La extinción
de la raza de los hombres se sitúa aproximadamente a fines del siglo XXXII. La
cosa ocurrió así: las máquinas habían alcanzado tal perfección que los hombres
ya no necesitaban comer, ni dormir, ni hablar, ni leer, ni pensar, ni hacer
nada. Les bastaba apretar un botón y las máquinas lo hacían todo por ellos.
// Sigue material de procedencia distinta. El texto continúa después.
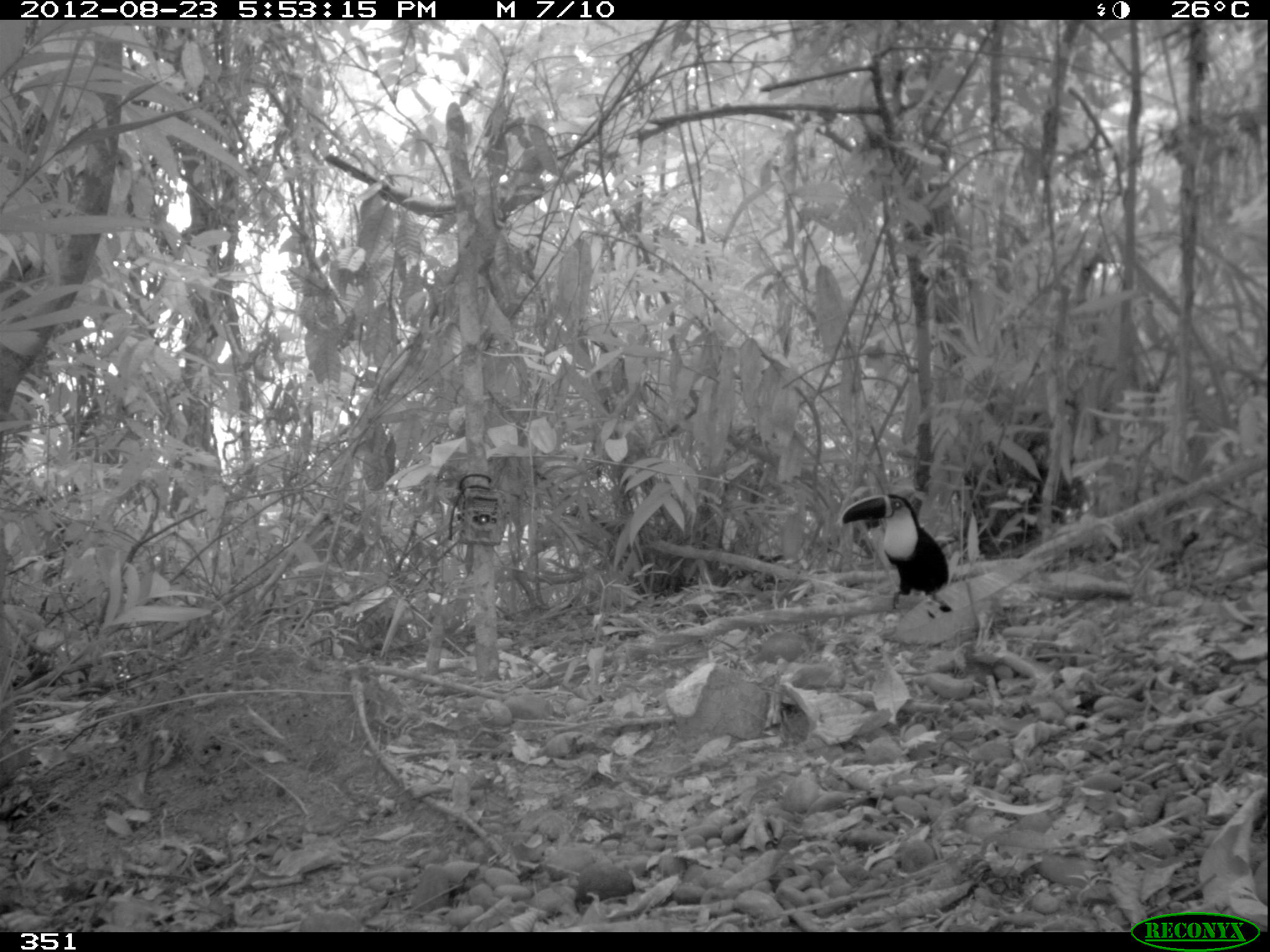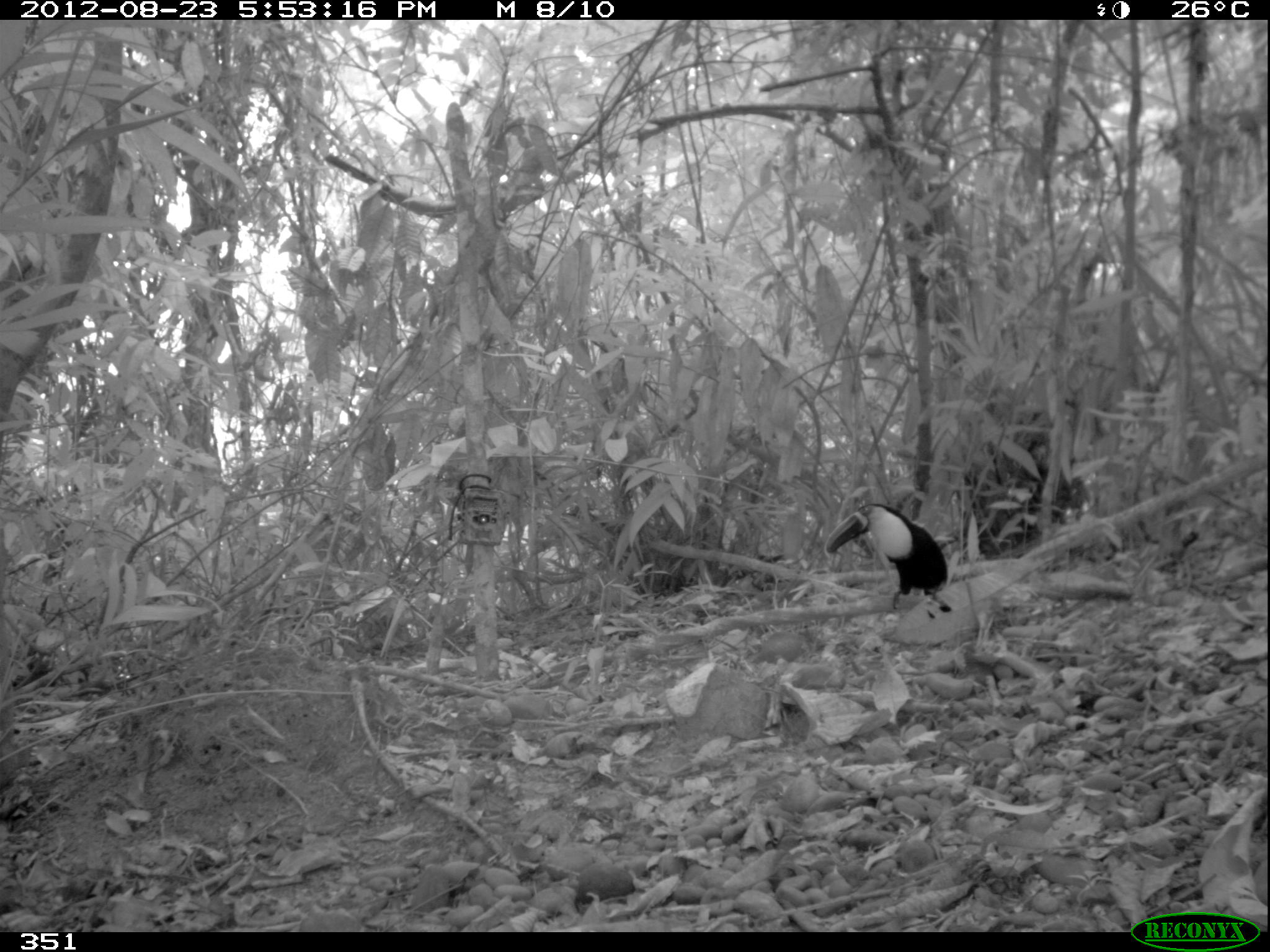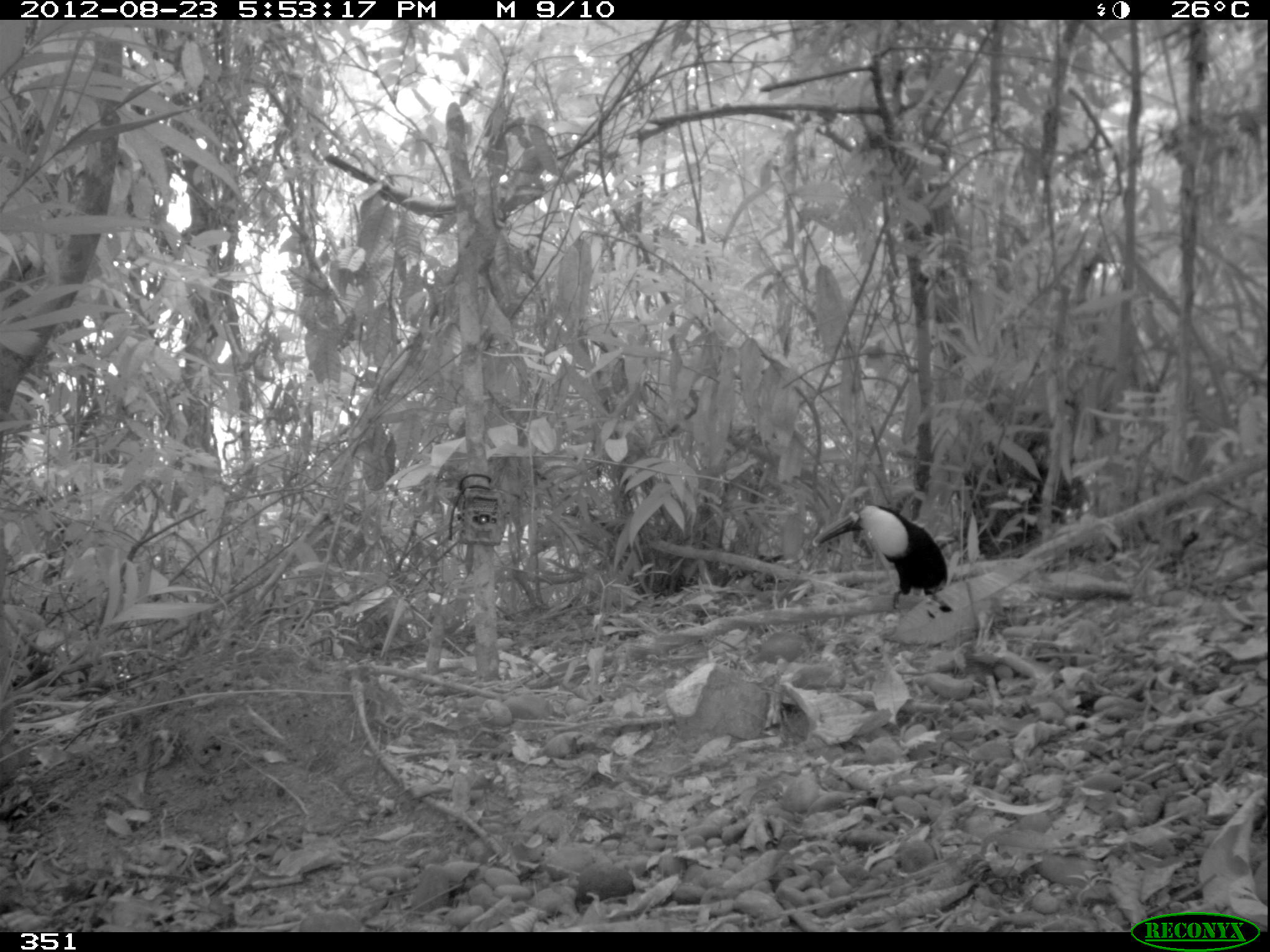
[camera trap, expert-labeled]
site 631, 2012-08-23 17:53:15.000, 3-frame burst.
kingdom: Animalia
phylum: Chordata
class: Aves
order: Piciformes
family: Ramphastidae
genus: Ramphastos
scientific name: Ramphastos tucanus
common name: white-throated toucan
Ramphastos tucanus (white-throated toucan).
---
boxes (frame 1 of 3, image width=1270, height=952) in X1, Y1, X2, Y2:
ramphastos tucanus: 837, 489, 952, 611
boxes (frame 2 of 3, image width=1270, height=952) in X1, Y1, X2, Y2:
ramphastos tucanus: 823, 500, 951, 611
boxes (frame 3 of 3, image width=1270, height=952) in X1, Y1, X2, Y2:
ramphastos tucanus: 811, 501, 951, 611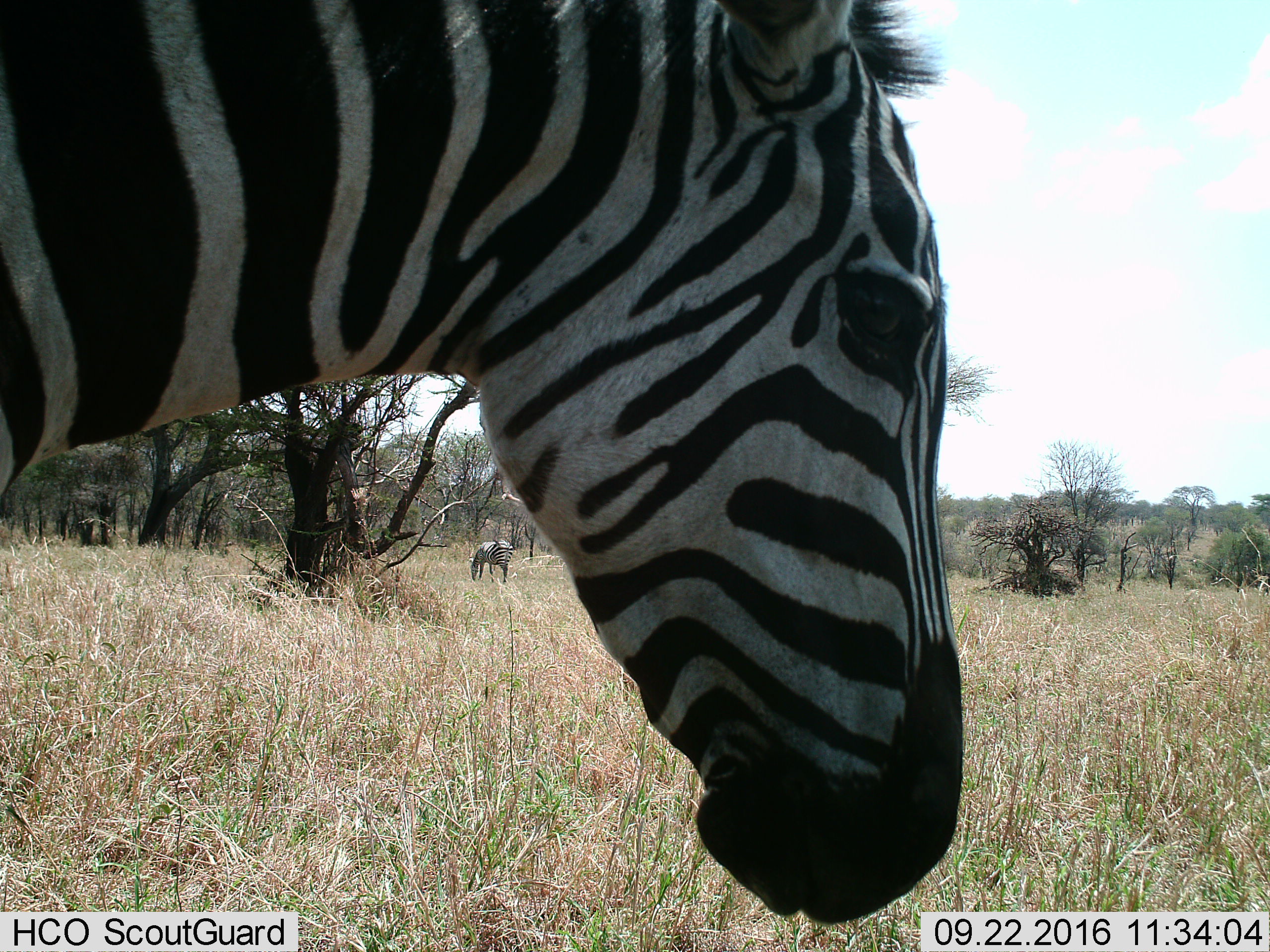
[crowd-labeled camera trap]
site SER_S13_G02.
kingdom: Animalia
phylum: Chordata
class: Mammalia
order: Perissodactyla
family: Equidae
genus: Equus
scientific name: Equus quagga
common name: plains zebra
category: zebraplains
Zebraplains (plains zebra) (Equus quagga), count 2. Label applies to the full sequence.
Gradualmente fueron desapareciendo las mesas, las sillas, las rosas, los discos
con las nueve sinfonías de Beethoven, las tiendas de antigüedades, los vinos de
Burdeos, las golondrinas, los tapices flamencos, todo Verdi, el ajedrez, los
telescopios, las catedrales góticas, los estadios de fútbol, la Piedad de
Miguel Ángel, los mapas de las ruinas del Foro Trajano, los automóviles, el
arroz, las sequoias gigantes, el Partenón. Sólo había máquinas. Después, los
hombres empezaron a notar que ellos mismos iban desapareciendo paulatinamente y
que en cambio las máquinas se multiplicaban. Bastó poco tiempo para que el
número de máquinas se duplicase. Las máquinas terminaron por ocupar todos los
sitios disponibles. No se podía dar un paso ni hacer un ademán sin tropezarse
con una de ellas. Finalmente los hombres fueron eliminados. Como el último se
olvidó de desconectar las máquinas, desde entonces seguimos funcionando.